_Passage given_.
Bankruptcy will normally write off most if not all of your unsecured debt. But if you are a home owner that may come at a price. If your share of any equity in your property is worth £10,000 or more, it will have to be released and paid to the Official Receiver (OR). There are basically two ways this can happen.

The first and best option is for you to “buy back” the value of your equity for a cash lump sum. The amount you have to pay will usually need to be the equivalent of (or close to) the value of your share of the equity. Once this is done your property is yours to keep.

If you are unable to buy back your equity within 12 months, there is a risk that your property may have to be sold. The Official Receiver or Trustee in Bankruptcy could apply to the Court for an Order to force you to sell if necessary.

If you go bankrupt the Official Receiver does not want to sell your house. They would much prefer you buy back your financial interest with a cash lump sum.

Joint equity in bankruptcy

If you own your property with someone else, any equity is normally jointly owned with them. In the event of your bankruptcy the total equity is split. This is usually on the basis of a 50/50 ownership but could be divided differently based on pre agreed terms.

Only your share of the total equity is at risk. The other joint owner’s share is protected. It would common for them to offer to buy your share from the Official Receiver thus protecting the property.

_Region labeling records_.
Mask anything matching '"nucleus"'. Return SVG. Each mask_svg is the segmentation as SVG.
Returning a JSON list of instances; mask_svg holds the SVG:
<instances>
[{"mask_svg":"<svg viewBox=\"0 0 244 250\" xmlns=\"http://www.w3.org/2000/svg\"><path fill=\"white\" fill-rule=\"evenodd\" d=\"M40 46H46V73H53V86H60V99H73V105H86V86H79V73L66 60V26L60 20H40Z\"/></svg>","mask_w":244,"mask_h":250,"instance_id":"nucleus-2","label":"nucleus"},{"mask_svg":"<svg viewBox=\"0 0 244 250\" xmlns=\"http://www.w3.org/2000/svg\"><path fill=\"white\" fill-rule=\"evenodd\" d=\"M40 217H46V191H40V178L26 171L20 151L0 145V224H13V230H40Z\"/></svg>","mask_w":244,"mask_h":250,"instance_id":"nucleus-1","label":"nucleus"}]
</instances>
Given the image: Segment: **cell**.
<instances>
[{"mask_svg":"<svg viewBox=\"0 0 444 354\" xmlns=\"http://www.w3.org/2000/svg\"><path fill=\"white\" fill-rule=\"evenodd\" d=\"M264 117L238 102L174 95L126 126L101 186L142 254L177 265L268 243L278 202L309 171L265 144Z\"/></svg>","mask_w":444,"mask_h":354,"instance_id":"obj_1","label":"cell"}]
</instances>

_Objective_.
Could you write out the whole passage on bankruptcy and home equity, word for word? None of the items is needed here.

_Answer to this task_.
Bankruptcy will normally write off most if not all of your unsecured debt. But if you are a home owner that may come at a price. If your share of any equity in your property is worth £10,000 or more, it will have to be released and paid to the Official Receiver (OR). There are basically two ways this can happen.

The first and best option is for you to “buy back” the value of your equity for a cash lump sum. The amount you have to pay will usually need to be the equivalent of (or close to) the value of your share of the equity. Once this is done your property is yours to keep.

If you are unable to buy back your equity within 12 months, there is a risk that your property may have to be sold. The Official Receiver or Trustee in Bankruptcy could apply to the Court for an Order to force you to sell if necessary.

If you go bankrupt the Official Receiver does not want to sell your house. They would much prefer you buy back your financial interest with a cash lump sum.

Joint equity in bankruptcy

If you own your property with someone else, any equity is normally jointly owned with them. In the event of your bankruptcy the total equity is split. This is usually on the basis of a 50/50 ownership but could be divided differently based on pre agreed terms.

Only your share of the total equity is at risk. The other joint owner’s share is protected. It would common for them to offer to buy your share from the Official Receiver thus protecting the property.